Source passage:
** START **

Leave the GoPro at home.

For the most part everyone is having way to much fun to give a shit about you, try to not get hurt or worry about them.


----------



## timmytard

Best tip someone showed me when I first started.

When you go to do your bindings up.

Stand on your good leg & use the board like a plow.

Push the snow in front of you, until you have a nice little ledge that your board sits in without wanting to move.

Then put your other foot in & do them up tight.

You will never, ever sit in the snow again.

Pretty soon after, you'll stop getting wet all together.


TT


----------



## chomps1211

alvarosarria said:


> ….Anyway, as a newbie, what are some rules that I should follow so I'm on the way of other people that are more experienced? What should I avoid so that I'm not a burden on experienced riders? I basically want to get out of the way as much as possible…
> 
> If you've ever been "mad" at a noob for being on your way, what would recommend him do?


I'll bite,.. You sound like you've been bitten by the stoke so I'll give you the b.o.d. and assume that this is no troll,...

1st, Familiarize yourself with the "code of conduct!" _You,..?_ In most instances, You are not responsible to "_get out of the way_" of others folks on the hill unless you are like stopped in the middle of it or something! _ DON'T DO THAT!!_

Honestly,.. take a lesson or two to make sure you are learning to ride safe and within your ability at all times. You've got more to worry about from skiers below you than you do from boarders above you! LOL!!!

** END **

Data excerpts:
** START **

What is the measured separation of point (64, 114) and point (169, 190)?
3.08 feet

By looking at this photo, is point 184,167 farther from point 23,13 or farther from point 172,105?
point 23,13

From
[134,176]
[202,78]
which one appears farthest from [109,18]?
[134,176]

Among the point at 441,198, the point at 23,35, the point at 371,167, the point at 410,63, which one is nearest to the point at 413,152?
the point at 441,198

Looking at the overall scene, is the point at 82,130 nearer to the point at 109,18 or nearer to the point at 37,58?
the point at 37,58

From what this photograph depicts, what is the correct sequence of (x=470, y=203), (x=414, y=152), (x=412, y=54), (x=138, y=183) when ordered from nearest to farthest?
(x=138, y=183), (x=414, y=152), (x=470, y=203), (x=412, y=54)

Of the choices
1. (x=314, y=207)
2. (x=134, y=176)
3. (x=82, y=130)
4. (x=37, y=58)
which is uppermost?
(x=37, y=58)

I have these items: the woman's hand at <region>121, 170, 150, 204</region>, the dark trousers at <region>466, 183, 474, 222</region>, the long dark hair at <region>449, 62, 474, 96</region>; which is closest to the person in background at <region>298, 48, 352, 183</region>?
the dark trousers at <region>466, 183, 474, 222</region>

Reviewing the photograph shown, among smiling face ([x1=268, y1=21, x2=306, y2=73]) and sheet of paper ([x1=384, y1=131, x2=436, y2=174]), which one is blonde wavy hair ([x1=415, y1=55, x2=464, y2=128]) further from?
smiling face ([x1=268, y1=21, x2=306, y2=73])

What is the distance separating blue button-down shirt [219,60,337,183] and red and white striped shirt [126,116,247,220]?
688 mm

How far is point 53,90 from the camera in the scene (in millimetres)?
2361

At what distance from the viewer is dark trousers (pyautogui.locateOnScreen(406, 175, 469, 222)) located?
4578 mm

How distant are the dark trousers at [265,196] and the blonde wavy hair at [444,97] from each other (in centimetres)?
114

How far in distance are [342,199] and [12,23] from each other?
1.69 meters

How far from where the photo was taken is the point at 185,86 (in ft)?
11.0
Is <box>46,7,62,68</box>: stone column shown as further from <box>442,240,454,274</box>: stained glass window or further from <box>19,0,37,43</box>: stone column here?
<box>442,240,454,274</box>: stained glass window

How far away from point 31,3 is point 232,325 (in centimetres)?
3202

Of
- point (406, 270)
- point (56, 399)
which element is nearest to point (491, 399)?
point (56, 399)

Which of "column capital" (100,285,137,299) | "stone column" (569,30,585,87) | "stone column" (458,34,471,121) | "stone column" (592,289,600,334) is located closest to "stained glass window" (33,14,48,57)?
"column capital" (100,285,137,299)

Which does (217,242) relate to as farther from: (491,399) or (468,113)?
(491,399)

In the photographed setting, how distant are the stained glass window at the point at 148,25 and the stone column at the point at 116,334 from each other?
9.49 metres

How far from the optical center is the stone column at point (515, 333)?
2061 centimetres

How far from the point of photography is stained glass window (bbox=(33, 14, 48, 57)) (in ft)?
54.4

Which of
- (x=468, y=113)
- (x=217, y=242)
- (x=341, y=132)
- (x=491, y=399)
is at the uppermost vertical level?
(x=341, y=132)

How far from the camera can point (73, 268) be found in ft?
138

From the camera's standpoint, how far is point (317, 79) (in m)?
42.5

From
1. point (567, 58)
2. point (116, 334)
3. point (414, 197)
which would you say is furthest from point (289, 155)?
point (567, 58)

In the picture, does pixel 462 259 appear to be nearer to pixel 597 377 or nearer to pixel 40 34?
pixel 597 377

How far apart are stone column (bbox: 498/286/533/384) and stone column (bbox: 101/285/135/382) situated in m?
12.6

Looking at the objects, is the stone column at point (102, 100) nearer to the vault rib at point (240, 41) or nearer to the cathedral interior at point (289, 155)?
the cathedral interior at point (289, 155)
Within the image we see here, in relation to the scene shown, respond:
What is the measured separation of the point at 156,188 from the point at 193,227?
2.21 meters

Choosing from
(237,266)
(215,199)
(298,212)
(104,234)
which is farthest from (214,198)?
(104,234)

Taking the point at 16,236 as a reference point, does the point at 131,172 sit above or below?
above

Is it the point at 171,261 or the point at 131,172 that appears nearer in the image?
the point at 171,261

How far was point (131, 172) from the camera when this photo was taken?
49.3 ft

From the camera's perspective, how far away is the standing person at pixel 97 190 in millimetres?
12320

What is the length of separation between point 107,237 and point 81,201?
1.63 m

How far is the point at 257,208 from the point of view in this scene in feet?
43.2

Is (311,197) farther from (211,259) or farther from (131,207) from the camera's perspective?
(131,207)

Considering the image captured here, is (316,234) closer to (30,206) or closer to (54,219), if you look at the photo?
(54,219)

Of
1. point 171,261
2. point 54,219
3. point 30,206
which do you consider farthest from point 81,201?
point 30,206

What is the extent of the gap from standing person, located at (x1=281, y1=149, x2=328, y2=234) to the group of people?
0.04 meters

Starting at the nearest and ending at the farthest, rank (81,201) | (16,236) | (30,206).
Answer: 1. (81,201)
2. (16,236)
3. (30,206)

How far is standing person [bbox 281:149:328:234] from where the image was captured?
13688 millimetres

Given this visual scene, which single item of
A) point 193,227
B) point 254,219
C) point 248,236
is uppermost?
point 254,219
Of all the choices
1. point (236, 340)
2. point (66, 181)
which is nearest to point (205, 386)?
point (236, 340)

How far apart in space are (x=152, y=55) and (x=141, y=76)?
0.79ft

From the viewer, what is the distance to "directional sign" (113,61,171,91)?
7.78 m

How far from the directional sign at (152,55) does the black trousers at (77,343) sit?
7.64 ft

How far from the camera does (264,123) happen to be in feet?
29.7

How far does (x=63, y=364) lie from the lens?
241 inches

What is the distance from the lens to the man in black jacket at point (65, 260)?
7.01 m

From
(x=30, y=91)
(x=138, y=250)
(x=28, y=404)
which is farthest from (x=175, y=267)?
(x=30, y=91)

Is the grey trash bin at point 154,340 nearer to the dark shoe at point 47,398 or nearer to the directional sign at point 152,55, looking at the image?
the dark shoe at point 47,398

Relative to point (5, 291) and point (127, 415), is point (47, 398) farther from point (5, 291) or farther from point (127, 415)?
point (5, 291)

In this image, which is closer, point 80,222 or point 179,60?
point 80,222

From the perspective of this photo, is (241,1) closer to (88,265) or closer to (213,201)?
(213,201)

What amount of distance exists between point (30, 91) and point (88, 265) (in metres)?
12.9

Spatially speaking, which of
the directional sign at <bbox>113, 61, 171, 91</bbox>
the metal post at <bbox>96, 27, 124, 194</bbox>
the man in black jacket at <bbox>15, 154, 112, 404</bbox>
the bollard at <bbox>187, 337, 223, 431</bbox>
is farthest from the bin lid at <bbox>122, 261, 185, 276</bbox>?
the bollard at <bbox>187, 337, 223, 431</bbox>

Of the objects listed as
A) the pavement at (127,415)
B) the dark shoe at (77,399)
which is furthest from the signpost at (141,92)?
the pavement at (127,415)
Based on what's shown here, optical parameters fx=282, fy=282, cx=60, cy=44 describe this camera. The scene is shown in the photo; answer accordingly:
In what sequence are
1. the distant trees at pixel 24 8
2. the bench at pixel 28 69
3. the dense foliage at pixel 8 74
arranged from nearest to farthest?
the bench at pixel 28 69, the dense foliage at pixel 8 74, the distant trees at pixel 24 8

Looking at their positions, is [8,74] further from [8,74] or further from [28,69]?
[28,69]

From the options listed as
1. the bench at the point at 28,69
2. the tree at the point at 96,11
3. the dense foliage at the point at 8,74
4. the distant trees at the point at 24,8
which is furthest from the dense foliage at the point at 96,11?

** END **

The exercise: Repeat word for word the portion of the snowboarding thread above, starting with "Push the snow" and going on through "the snow again.".

Reply:
Push the snow in front of you, until you have a nice little ledge that your board sits in without wanting to move.

Then put your other foot in & do them up tight.

You will never, ever sit in the snow again.